Write ahead: Before learning big data, you must first have the idea of divide and conquer. And before you can understand distribution, you need to understand how to deal with big data in a single machine. Because the nature of distribution is to squeeze the performance out of every single machine.

The idea of divide and rule

Now you have a requirement: you have 10,000 elements to store, and if you want to find one of them, what is the simplest way to iterate? What should I do if I want complexity O(4)?

The easiest way to traverse is obviously order n, which is to look each one up. If you want complexity O(4), you need to divide the data into 4 pieces and search for each piece of data in parallel. There are many ways to divide data into quarters, but here you can do it by calculating hashCode and then modulo it. HashCode % 2500 can be divided into four parts.

Single-machine processing of big data problems

Requirement: a text file, the size of 1T, only two lines are the same, and appear in an unknown location, how to find these two lines?

If the file is traversed directly, assuming that the disk I/o speed is 500MB per second, it takes about 30 minutes to traverse the file once and 30 minutes to loop through it N times.

Since memory addressing is 100,000 times larger than disk IO addressing blocks, the idea is to put files into memory for calculation, but the server’s memory size is limited. ReadLing ().hashcode % 2000 into 2000 files of about 500MB each, at which point the files can be put into memory for calculation. Also, the same two lines of hashCode must be the same, so you can find the same two lines in one file without comparing them across files.

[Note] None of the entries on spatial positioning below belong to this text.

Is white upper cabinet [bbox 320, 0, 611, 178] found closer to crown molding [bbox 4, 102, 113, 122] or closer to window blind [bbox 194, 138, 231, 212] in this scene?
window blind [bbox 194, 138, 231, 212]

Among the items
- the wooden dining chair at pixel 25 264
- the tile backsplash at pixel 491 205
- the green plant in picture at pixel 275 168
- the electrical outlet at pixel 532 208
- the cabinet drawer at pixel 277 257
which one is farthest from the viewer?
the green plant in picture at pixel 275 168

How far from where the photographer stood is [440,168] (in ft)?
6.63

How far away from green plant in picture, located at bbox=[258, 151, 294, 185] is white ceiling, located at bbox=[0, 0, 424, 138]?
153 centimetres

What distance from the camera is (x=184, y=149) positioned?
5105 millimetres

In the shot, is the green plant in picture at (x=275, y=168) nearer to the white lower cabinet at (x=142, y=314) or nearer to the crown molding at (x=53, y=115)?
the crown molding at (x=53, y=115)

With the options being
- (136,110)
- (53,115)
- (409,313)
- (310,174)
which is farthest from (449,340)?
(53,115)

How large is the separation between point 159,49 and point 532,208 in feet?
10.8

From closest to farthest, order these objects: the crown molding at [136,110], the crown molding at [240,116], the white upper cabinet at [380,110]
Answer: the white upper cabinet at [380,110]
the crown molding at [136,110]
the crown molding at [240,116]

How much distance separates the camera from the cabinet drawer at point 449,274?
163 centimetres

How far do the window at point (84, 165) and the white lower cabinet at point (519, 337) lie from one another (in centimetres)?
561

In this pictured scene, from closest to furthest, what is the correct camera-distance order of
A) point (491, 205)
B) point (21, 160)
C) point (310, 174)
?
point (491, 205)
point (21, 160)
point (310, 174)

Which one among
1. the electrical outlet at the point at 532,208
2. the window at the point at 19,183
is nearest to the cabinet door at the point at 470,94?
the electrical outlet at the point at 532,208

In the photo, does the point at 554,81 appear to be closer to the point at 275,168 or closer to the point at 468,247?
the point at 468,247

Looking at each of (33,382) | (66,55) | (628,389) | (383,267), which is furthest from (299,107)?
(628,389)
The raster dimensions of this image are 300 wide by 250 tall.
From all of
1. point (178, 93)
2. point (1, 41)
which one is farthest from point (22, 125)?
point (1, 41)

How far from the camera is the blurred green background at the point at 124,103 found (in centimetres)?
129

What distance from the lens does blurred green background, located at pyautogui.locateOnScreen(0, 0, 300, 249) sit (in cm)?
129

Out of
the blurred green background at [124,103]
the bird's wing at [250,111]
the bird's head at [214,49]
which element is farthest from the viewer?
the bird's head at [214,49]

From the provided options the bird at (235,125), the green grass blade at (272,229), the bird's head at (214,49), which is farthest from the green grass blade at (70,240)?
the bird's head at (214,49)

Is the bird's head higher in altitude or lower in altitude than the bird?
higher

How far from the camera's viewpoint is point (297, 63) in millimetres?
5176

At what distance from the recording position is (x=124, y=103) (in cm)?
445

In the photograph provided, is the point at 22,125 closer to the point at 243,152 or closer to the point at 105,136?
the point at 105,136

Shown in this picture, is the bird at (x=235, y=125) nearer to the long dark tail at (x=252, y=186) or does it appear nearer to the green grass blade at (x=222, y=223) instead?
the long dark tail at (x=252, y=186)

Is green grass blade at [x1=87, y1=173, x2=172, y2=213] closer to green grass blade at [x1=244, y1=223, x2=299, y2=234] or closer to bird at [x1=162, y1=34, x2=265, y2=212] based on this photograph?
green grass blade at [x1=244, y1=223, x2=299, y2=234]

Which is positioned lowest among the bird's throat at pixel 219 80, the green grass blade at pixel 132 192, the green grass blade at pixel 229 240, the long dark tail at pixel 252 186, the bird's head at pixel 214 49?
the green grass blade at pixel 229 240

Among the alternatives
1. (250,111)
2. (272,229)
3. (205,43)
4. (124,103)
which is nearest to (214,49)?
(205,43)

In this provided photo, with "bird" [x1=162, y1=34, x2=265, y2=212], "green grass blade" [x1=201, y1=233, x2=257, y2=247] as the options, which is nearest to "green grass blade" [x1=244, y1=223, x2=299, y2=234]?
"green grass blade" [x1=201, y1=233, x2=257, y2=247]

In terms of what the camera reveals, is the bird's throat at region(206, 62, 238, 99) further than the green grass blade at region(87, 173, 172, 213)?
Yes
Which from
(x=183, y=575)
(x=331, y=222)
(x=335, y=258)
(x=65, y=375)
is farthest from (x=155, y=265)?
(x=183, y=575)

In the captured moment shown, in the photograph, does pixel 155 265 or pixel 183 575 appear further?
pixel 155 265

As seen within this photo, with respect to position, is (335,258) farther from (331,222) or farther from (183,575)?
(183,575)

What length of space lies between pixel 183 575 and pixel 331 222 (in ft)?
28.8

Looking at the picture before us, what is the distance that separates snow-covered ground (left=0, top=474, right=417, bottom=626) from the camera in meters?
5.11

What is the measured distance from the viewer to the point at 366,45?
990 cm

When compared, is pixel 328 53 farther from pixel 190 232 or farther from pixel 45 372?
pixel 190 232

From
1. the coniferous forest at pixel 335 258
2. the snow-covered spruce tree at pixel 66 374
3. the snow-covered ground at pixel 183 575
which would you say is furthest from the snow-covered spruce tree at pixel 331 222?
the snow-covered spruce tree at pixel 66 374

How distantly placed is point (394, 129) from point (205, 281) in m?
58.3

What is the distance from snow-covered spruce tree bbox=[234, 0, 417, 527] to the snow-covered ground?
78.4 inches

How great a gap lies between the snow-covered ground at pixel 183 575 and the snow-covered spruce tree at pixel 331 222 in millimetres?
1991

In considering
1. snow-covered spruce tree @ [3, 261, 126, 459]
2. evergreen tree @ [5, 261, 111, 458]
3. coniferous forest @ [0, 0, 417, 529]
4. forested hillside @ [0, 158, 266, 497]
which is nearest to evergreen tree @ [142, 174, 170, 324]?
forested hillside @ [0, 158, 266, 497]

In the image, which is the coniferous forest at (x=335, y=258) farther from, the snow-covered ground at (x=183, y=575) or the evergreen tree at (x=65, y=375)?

The above is a stand-alone approach to speed up the computation through the idea of divide-and-conquer.

Requirement: Change the above requirement to sort the file lines.

At this point, the way to calculate hashCode doesn’t work. You can split the files into several files, load them into memory for sorting, and then merge them to sort them quickly.

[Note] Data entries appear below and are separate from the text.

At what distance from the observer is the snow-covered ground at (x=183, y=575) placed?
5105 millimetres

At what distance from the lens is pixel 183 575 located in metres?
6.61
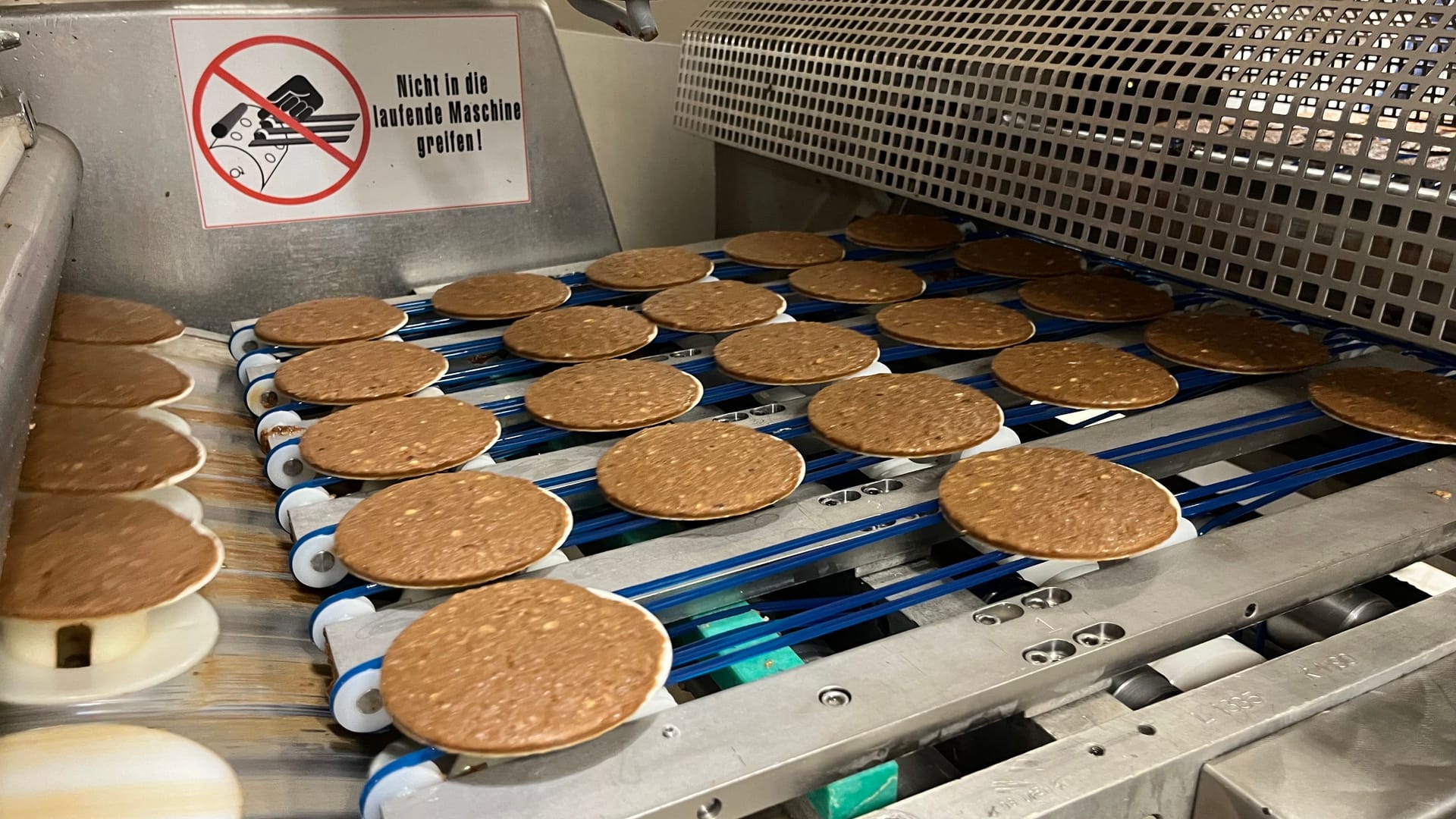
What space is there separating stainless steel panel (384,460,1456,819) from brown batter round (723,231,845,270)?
1.08 m

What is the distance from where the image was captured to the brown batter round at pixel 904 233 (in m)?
2.04

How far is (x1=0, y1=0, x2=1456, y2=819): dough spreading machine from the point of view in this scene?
0.81m

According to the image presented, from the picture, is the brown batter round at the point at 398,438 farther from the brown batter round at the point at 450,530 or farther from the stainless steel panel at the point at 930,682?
the stainless steel panel at the point at 930,682

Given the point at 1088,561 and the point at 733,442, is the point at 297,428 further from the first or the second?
the point at 1088,561

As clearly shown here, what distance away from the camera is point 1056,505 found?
3.51 feet

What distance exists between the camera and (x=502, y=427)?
1.43 meters

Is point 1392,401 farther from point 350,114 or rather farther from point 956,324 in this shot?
point 350,114

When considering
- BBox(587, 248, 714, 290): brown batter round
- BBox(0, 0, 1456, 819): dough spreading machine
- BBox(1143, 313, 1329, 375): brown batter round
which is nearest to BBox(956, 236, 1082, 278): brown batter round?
BBox(0, 0, 1456, 819): dough spreading machine

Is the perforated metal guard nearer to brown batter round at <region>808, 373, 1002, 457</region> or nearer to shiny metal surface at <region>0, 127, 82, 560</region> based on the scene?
brown batter round at <region>808, 373, 1002, 457</region>

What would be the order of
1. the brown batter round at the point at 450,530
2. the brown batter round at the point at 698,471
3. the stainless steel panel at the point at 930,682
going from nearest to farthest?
1. the stainless steel panel at the point at 930,682
2. the brown batter round at the point at 450,530
3. the brown batter round at the point at 698,471

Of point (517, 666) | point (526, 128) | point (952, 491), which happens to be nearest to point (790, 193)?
point (526, 128)

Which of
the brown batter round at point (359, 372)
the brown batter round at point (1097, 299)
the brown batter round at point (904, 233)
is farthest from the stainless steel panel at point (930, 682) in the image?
the brown batter round at point (904, 233)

Clusters handle big data issues

Requirement: a text file, the size of 1T, only two lines are the same, and appear in an unknown location, how to find these two lines?

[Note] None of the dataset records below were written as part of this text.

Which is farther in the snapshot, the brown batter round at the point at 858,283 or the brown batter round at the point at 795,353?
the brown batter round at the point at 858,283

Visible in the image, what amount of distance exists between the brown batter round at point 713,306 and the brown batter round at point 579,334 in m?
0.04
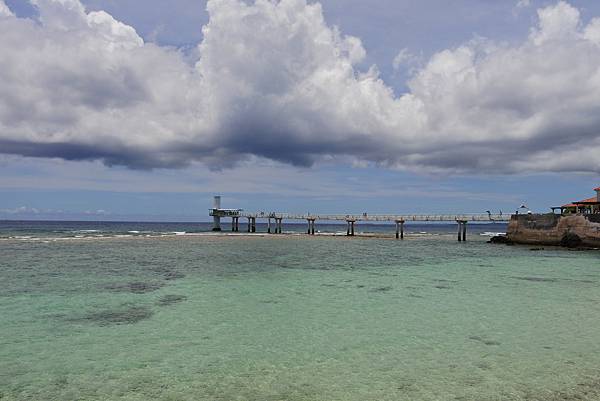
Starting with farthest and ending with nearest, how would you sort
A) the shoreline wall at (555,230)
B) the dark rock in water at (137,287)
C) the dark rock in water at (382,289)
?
the shoreline wall at (555,230), the dark rock in water at (382,289), the dark rock in water at (137,287)

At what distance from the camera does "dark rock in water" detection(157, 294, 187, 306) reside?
18.5m

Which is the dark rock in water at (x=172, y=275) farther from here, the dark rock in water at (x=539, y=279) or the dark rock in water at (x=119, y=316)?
the dark rock in water at (x=539, y=279)

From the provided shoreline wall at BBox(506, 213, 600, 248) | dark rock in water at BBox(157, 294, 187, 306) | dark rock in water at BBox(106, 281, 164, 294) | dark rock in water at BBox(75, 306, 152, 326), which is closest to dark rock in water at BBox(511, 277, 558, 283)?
dark rock in water at BBox(157, 294, 187, 306)

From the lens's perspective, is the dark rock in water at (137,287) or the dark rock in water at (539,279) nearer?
the dark rock in water at (137,287)

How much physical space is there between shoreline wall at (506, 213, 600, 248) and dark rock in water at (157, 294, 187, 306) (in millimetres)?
54378

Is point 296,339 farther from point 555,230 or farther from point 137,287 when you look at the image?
point 555,230

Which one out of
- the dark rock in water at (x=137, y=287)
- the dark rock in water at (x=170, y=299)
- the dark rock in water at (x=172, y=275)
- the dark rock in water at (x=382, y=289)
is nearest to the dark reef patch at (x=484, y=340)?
the dark rock in water at (x=382, y=289)

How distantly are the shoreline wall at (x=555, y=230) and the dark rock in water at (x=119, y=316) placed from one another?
5689cm

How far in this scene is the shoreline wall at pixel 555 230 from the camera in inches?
2178

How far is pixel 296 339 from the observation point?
13148mm

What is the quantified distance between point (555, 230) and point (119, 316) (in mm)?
61784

If you are working in a cluster, you can divide 1 TERabyte of data into 2000 machines, each storing about 500 MB of data, and then divide the 500 MB of data into 2000 pieces in parallel by readLing().hashcode % 2000. The processing logic for each machine is the same as for a single machine. Finally, the files with the same hashCode of each machine are pulled to the same machine for comparison, and finally the data of each machine is judged in parallel.

Big data technology focus

  • Divide and conquer
  • Parallel computing
  • Computing moves to data
  • Data localization read

Whether learning Hadoop or other distributed frameworks, we need to focus on these four points.